Sassi

di Marcella Corsi

           Sara raccolse da terra un sasso, un bel ciottolo grande più della sua mano e abbastanza liscio da poter essere piacevolmente esplorato con le labbra. Camminava da poco sulle sole gambe ed il passo aveva un andamento ondulato e irregolare, ma gli occhi erano pronti e senza paura.
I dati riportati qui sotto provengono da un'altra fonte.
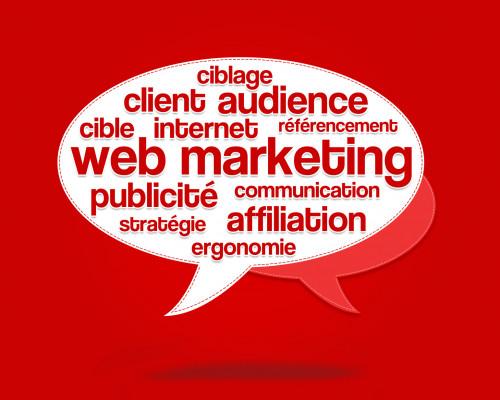 vous donner mon conseil avisé sur votre site web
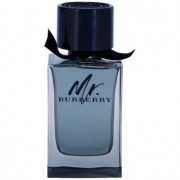 Burberry Mr. Burberry Eau de Toilette para homens 150 ml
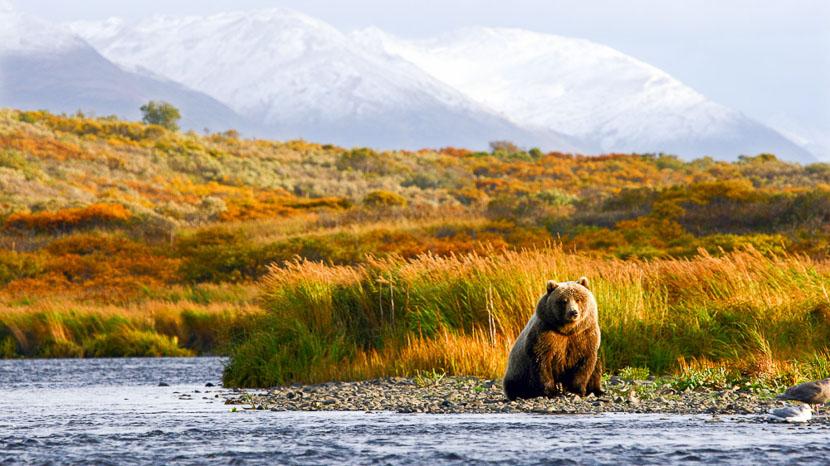 Kodiak Island et sa réserve naturelle protégée, Ours à Kodiak, Alaska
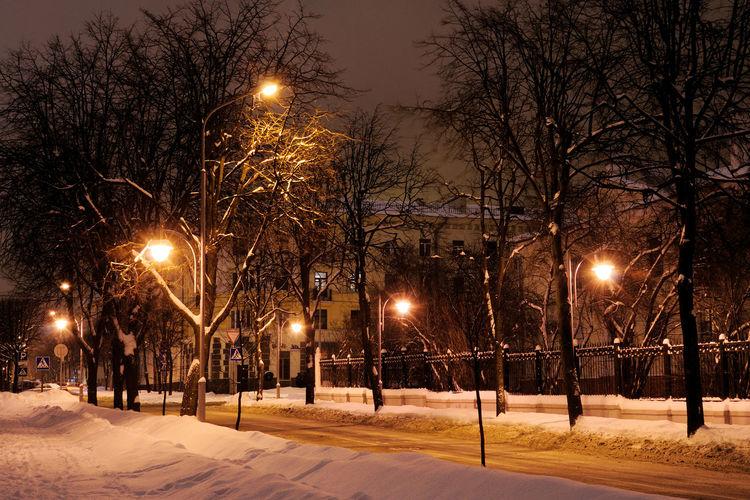 Quiet Street Street Night City Evening Trees Winter Snow Road Outdoors Europe Minsk Street Light Eastern Europe Belarus No People BY112_MINSK_AK BY112_BELARUS_AK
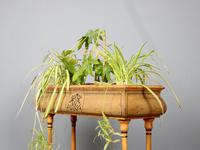 Early 20th Century Chinoiserie Planter by Mariner 1893 (7 of 7)
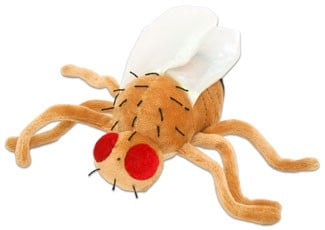 Fruit Fly plush doll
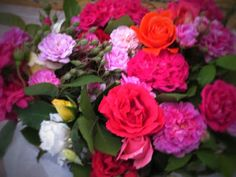 Raccontare un paese: dal mio orto: rose
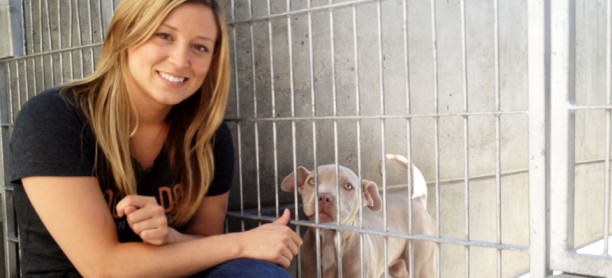 A Brief History of Dog Rescue: How People Started Saving Man's Best Friend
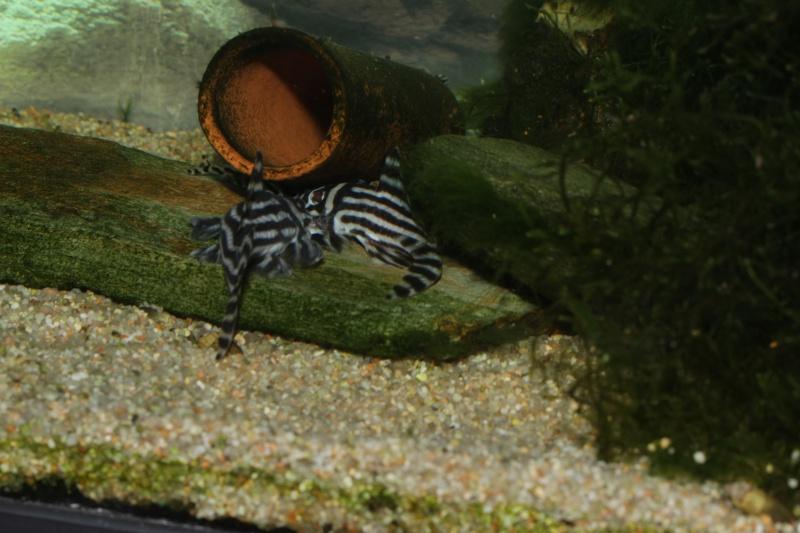 Bac spécifique pour la reproduction d'Hypancistrus zebra - Page 5 Myle_e10
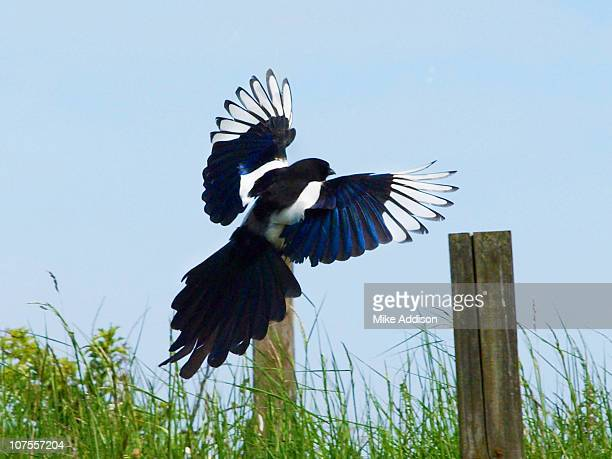 Landing Magpie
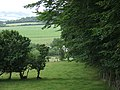 Farmland near Penuwch, Ceredigion - geograph.org.uk - 898704.jpg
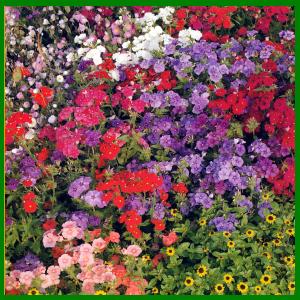 Aussaat von Sommerblumen ohne Vorkultur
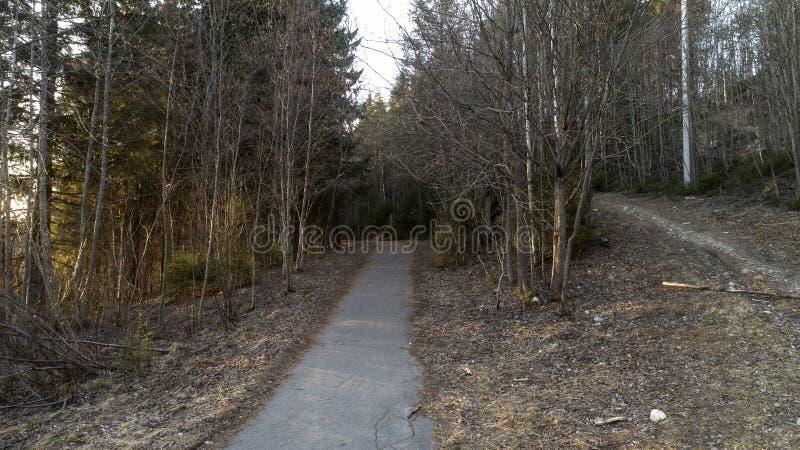 Sosnowy las na początku wiosny Las po zima krajobrazu obrazy stock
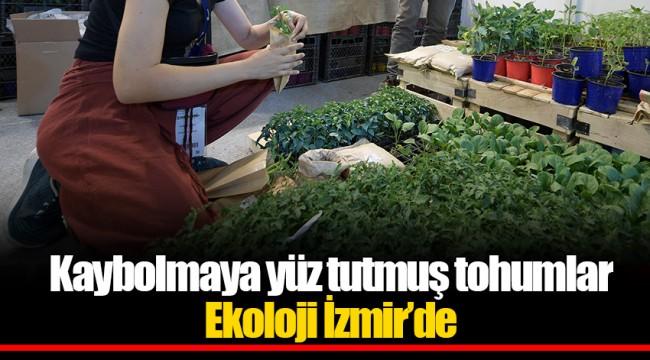 Kaybolmaya yüz tutmuş tohumlar Ekoloji İzmir'de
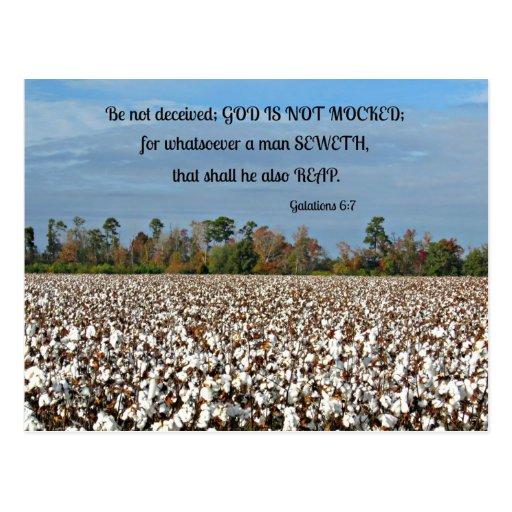 El 6:7 de Galatians no se engañe, dios no se imita Postales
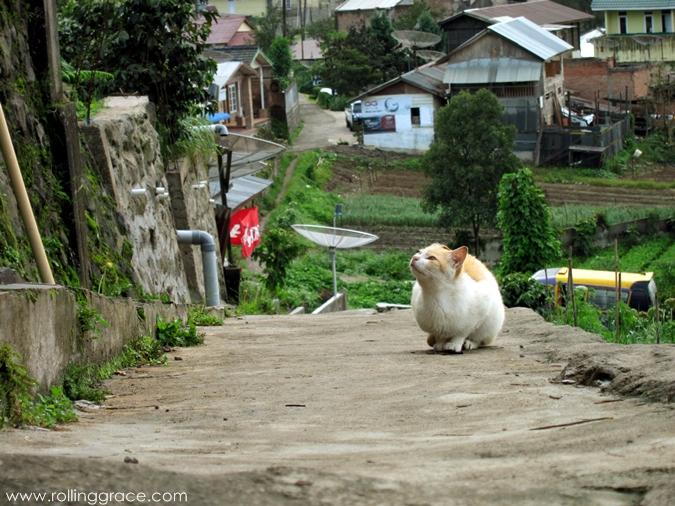 popular places in indonesia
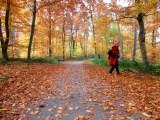 Der Oktober läutet den Herbst ein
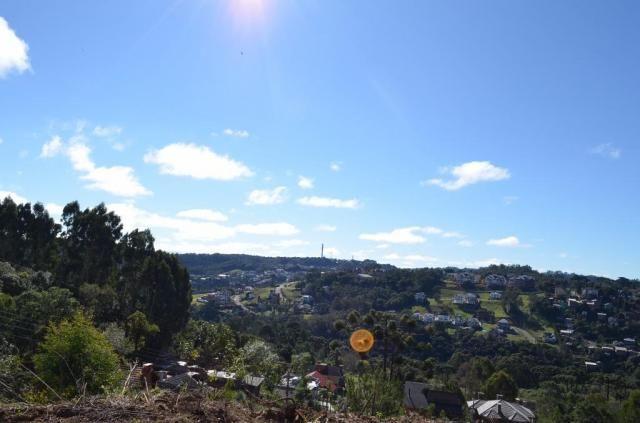 Terreno residencial à venda, vale das colinas, gramado.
La madre la osservava dirigersi a grandi passi verso il gruppo di bambini appena un poco più grandi di lei, aggrovigliati in un abbraccio di giochi a terra con un grande cane rosso. Valutò velocemente se il ciottolo potesse costituire un pericolo. Decise per il no. Si avvicinò comunque alla piccola, che la guardò solo per un attimo stringendo gli occhi in un sorriso, le prese il sasso dalle mani e glielo rese dopo averlo pulito con il lembo della gonna. Quella gonna-pantaloni scura con i fiori viola e lilla e verdi foglie allungate era quanto di meglio avesse trovato per scendere in giardino, lunga a sufficienza per parare erbe urticanti, ampia abbastanza per fare da asciugamano.

Quando Sara arrivò vicino al gruppo, suo cugino Paolo, l’unico più piccolo di lei, osservava interessato la coda mozza del cane che velocemente vibrava nell’eccitazione del gioco Che attraente cucuzzolo tentennante era quel mozzicone peloso al centro del sedere proteso verso l’alto! Testa e zampe anteriori erano invece premute sull’erba, ad annusare con qualche timidezza il panino che una mano grande quanto la sua zampa gli allungava. La testa che muoveva la mano aveva capelli rossi corti quanto il corto pelo del cane ed era pronta a dividere la merenda con lui. Più in là gli occhi grigi di un bambino appena un poco più grande osservavano la scena tra le punte dell’erba. Il suo corpo aderiva alla terra, fresca nonostante la stagione ancora estiva, in un abbandono stupito non del tutto sereno. Era la frequentazione meno assidua del luogo e dei suoi abitanti che faceva la differenza. Non del tutto convinto che una puntura d’insetto o un movimento maldestro del cane non gli avrebbero causato qualche fastidio, era però disposto a rischiare pur di godere lo spettacolo di quell’immenso animale, dei cugini e del giardino osservati da un’angolazione  inconsueta.

           Un piccolo sasso tirato con forza sorprese il cane sul muso mentre si accingeva ad addentare con delicatezza il panino. Nonostante la stazza e qualche antenato molosso, era di indole assai bonaria. E generoso: il panino l’avrebbe addentato più per non sdegnare l’offerta della bambina che per appetito. Condividere del cibo: un modo in più per comunicare con lei.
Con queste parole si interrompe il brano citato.